- Abbreviation: Pace
- President: Dorin-Silviu Petrea
- Secretary: Rodica Cușnir
- Founder: Nadia Cosmina Cerva
- Founded: 1 September 2025
- Registered: 3 September 2025
- Split from: SOS Romania Party of Young People
- Ideology: Civic nationalism (self-claim) Pro-Europeanism (self-claim)
- Senate: 7 / 134

= Peace – Romania First =

Peace – Romania First (Pace – Întâi România, Pace) is a parliamentary group in the Senate of Romania formed by a group of senators elected in the 2024 parliamentary election, having previously been members of SOS Romania or the Party of Young People. The corresponding group in the Chamber of Deputies is called United for Romania, and has its roots from the Independent Parliamentary Group (Grupul Parlamentar Independent). The group consists of both independent MPs and members of the National Union for Innovation and Tradition (Uniunea Națională pentru Inovație și Tradiție, UNIT), a newly established party.

== History ==
On 1 September 2025, Nadia Cosmina Cerva, the former leader of SOS Romania's Senate group, announced that the group's members had decided to rename it to Peace – Romania First. Furthermore, she announced that three additional senators had joined the group, one former member of SOS and two former members of the Party of Young People (POT). On the same day, former members of the two parties announced the formation of the Independent Parliamentary Group in the Chamber of Deputies.

On 2 September, MEP Diana Șoșoacă, the leader of SOS Romania, expelled all but one of the party's senators. In retaliation, the sole remaining senator, Dumitru Manea, was expelled from Peace – Romania First. Both Manea and Șoșoacă claimed that the group's creation and actions were illegal, however it was successfully registered during the plenary Senate meeting on 3 September.

Senator and 2019 presidential candidate Ninel Peia was elected chestor (quaestor) on behalf of the group.

On 25 October, the group, whose leadership had since been taken over by former Social Democratic prime minister Victor Ponta, now an independent MP, participated in an event organised by the Association of Turkish Businessmen in Romania. During this event, the group declared its intention to join the governing coalition, with the condition that the Save Romania Union (USR) be excluded. This came amid tensions between USR and prime minister Ilie Bolojan, with USR threatening to withdraw from the coalition. The declaration has drawn comparison between PACE and Gabriel Oprea's National Union for the Progress of Romania (UNPR), another party formed by dissidents from various other parties and which played a role in forming and changing parliamentary majorities.

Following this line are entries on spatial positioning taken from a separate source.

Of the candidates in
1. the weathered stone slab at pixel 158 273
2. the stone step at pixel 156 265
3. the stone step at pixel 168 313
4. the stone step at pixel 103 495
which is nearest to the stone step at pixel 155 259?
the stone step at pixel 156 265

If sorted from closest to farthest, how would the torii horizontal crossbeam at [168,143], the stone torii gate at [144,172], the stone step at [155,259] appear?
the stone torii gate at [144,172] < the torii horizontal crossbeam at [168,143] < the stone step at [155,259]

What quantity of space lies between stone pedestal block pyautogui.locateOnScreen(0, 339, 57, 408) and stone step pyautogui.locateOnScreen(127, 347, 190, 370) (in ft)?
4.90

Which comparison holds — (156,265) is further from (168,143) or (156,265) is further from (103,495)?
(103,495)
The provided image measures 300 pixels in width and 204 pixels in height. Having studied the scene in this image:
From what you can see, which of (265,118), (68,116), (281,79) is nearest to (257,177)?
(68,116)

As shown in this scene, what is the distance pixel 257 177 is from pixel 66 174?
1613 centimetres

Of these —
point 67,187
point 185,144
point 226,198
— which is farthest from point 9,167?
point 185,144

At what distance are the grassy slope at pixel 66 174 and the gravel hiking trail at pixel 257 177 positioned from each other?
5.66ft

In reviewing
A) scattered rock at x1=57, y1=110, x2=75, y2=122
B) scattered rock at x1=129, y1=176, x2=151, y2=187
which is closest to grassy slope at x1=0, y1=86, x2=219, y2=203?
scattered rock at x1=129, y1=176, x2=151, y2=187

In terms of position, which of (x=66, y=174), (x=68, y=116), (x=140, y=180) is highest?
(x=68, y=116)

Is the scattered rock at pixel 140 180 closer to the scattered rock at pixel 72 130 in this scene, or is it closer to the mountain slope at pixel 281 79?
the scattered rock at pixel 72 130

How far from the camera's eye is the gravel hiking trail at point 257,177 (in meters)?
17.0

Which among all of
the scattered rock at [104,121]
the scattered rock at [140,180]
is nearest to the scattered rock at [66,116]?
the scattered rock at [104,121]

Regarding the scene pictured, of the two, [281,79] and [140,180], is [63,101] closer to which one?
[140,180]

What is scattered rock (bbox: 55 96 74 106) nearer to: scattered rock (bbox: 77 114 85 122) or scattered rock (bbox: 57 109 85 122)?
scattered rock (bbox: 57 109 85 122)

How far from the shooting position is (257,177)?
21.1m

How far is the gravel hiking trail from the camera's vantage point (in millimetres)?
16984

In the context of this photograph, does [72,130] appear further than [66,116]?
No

Shortly before the founding of Pace, Andrei Csillag, a former member of POT who went on to join the group in the Chamber of Deputies, announced the foundation of the National Union for Innovation and Tradition (UNIT). On 27 October, fellow group member Aurora Simu, also a former member of POT, announced that she had also joined the new party, which would have a total of five deputies and two senators. However, apart from Simu and Csillag, the identities of the others were not revealed.

On 26 November, Ninel Peia announced that the group would be submitting a motion of no confidence in the Bolojan cabinet on 5 December, with the intention of removing the Save Romania Union from government, and claimed that the motion had enough support to pass.

For the 2025 snap election for the mayor of Bucharest, Pace supported the candidacy of influencer Alexandru Zidaru, a former member of SOS Romania. Following Zidaru's withdrawal in favour of Anca Alexandrescu, Pace also endorsed Alexandrescu.

On 10 December, senator Paul Gheorghe joined the group.

== Political positions ==
The group claims it combines both sovereigntist and pro-European ideas, although its members come from strongly Eurosceptic, Russophile parties.

The group is allegedly close to MEP Claudiu Târziu, the former co-leader of the Alliance for the Union of Romanians (AUR), who could be using Pace to stage a political comeback.

The National Union for Innovation and Tradition, whose MPs are members of the group, describes itself as a pragmatic and syncretic political party, advocating for a balance between progress and tradition. The group as a whole also embraces these principles, alongside civic nationalism (as opposed to the ethnic nationalism of AUR, SOS, and POT), developmentalism, protectionism, and social solidarity.